I knew the whole thing was going pear-shaped when I had a mini meltdown over the color scheme. Everything I’d already purchased or made was wrong or cheap-looking or bad, and it all had to go. Immediately. Hysterics ensued. Jason may or may not have kept himself awake at night, fretting that he’d agreed to commit himself to a person who would be better off being committed to an asylum.

Then we bought a house.

You’d think that buying a house would be a good distraction from the wedding planning, something to ground me and help me focus on the bigger picture, but instead it made me freak out more: about money, about moving, about whether the house would look magazine-perfect for all of the family members that have never visited before and may never visit again, to justify what I’ve been doing with myself for the last decade I’ve been living here, to prove that I’m a capable adult with decent taste who can handle both running a household and planning an event at the same time. It certainly didn’t help that the day after we closed and received our keys, Jason turned to me and said, “I think we’ve made a mistake. We could have gotten a better house for the money we spent, it looks so old and outdated and I’ve been checking into how soon we can sell.”

If I looked back of the last year and a half and tried to pinpoint the moment that I became certifiable, I’d say that was likely it.

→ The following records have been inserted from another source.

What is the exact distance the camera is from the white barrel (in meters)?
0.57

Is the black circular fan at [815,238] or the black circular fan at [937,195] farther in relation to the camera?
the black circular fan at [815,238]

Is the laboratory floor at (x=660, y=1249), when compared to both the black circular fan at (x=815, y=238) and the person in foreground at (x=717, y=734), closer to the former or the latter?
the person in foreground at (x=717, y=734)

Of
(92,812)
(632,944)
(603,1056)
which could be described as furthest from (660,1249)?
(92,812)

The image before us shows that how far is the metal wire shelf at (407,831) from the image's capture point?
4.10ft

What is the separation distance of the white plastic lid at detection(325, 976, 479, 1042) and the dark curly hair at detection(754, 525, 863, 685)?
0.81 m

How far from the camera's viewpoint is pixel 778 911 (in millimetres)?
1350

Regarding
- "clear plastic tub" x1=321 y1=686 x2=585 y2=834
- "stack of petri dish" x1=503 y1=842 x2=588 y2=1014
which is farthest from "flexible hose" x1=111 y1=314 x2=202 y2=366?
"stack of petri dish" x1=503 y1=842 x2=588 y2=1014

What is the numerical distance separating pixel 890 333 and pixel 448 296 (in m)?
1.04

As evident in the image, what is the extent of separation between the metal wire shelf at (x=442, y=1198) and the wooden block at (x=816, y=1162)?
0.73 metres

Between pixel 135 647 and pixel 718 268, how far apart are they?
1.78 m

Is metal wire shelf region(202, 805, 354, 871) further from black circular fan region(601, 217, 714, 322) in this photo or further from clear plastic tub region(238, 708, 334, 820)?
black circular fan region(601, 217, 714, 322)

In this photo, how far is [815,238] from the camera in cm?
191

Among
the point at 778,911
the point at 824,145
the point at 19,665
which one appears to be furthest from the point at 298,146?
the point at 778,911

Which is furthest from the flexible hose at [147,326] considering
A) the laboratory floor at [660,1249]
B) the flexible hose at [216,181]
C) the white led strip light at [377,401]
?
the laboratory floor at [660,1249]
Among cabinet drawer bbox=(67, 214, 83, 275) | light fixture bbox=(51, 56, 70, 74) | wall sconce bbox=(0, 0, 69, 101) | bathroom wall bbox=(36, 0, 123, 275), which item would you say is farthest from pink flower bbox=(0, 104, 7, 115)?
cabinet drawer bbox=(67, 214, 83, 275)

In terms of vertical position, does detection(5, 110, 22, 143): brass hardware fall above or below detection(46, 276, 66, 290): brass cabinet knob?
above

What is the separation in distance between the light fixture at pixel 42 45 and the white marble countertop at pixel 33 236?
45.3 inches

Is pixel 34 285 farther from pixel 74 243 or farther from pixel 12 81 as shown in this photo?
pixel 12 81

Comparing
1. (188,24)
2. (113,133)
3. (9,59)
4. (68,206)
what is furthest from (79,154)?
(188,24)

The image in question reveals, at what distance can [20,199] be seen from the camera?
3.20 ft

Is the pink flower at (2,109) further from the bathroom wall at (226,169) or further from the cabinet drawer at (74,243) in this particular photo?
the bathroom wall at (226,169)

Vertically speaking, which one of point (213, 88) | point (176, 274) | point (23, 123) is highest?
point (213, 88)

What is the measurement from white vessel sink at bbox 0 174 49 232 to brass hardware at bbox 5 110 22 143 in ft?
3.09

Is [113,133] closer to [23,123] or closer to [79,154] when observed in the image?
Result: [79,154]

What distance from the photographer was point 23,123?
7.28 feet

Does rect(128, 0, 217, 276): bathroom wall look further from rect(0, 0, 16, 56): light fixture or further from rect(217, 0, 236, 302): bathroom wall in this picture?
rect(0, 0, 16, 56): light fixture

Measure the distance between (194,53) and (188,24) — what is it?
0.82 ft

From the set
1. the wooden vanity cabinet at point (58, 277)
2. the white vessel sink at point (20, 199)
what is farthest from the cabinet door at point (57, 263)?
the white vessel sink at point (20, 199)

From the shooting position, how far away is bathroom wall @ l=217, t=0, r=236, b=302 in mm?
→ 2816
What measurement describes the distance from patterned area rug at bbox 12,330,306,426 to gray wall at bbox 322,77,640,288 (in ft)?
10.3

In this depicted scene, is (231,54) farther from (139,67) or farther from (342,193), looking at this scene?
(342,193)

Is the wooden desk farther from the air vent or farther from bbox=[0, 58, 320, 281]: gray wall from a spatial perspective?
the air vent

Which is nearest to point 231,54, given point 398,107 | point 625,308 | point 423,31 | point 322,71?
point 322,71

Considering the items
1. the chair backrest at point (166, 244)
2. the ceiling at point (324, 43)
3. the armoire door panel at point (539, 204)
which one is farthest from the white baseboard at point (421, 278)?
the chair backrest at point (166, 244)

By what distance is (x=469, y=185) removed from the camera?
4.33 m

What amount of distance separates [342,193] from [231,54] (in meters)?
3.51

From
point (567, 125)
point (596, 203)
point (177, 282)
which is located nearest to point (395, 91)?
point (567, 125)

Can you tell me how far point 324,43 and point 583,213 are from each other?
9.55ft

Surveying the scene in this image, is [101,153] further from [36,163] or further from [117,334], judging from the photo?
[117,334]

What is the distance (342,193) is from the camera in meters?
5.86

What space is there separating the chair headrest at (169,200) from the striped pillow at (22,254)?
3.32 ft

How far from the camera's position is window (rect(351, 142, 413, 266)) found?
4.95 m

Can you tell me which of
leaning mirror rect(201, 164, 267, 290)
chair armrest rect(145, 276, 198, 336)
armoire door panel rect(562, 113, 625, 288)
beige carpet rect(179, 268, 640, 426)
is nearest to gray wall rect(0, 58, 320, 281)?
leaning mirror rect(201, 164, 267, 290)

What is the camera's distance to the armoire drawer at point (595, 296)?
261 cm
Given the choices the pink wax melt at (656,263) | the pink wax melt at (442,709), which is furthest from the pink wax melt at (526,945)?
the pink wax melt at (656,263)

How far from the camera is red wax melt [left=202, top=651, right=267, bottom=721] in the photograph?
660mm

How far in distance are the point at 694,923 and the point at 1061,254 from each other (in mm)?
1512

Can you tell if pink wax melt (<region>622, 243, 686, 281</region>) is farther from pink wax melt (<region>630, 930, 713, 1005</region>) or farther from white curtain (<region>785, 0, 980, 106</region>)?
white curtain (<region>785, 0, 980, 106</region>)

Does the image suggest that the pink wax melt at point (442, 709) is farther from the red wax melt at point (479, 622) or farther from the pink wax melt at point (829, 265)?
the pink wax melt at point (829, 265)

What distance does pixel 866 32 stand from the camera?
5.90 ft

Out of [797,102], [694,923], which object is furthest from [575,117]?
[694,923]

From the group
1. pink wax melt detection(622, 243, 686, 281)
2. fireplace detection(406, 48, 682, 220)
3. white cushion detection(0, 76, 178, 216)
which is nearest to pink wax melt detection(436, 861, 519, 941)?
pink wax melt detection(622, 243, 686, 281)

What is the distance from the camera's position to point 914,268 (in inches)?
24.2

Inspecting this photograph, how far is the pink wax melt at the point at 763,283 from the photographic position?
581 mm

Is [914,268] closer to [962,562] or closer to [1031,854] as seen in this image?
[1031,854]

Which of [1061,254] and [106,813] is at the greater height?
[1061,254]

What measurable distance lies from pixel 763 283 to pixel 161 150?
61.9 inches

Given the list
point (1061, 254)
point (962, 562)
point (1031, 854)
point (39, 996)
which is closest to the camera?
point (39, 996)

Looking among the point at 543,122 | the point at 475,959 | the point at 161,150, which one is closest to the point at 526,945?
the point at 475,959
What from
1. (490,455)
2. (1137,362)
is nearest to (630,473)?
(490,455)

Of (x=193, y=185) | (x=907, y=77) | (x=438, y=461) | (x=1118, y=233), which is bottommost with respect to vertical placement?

The next week became a whirlwind of patching, painting, and worrying that we’d just dropped a fortune on a stinking bog of a house that would eventually tear everything apart, including our relationship and possibly the fabric of space-time. I couldn’t sleep. I cried and painted and cried. I bit my nails to ragged, bloody stumps. I ate compulsively. And when I wasn’t working on house stuff, gnawing on my hands, or stuffing my face, I was thinking about the wedding.

We didn’t do anything or go anywhere for months. Whenever we were invited out, I’d think about how comparatively piss-poor my wedding planning was going to the glossy magazine photos and multitude of wedding blogs, and I’d decline in order to stay home and tear at myself some more.

Ultimately, as all things with hard deadlines do, the day came and went, and it was relatively wedding-shaped, and not all that remarkable, given the time, effort, and money we’d put into it. But in retrospect, I don’t know what I was expecting from the day, other than being married at the end of it. Cheers? Recognition? I don’t know how I could have ever thought that anyone would be as invested in the details of one party as I was–that’s just unreasonable on its face. There’s no way it stood a chance of being the best day of my life: it would be utterly depressing to think that everything from that point is downhill. Life is far too interesting and vibrant for it to be over for me at thirty-one.

So a year and a half lost to obsession, and what did I get out of it? Cold pizza, about a half sip of champagne, one bite of frosting, I fell on my ass during the father daughter dance, there was complaining about how dark it was, my guest list, and my seating chart, a baby screeching through my wedding vows, and about two photos where I don’t look like the fattest, whitest whale that ever beached itself at a wedding venue. Fuck it. I’m married. I’m a homeowner. What we’ve completed on the house looks great. I never have to plan another fucking wedding. And I’ve got myself back: that alone is worth everything.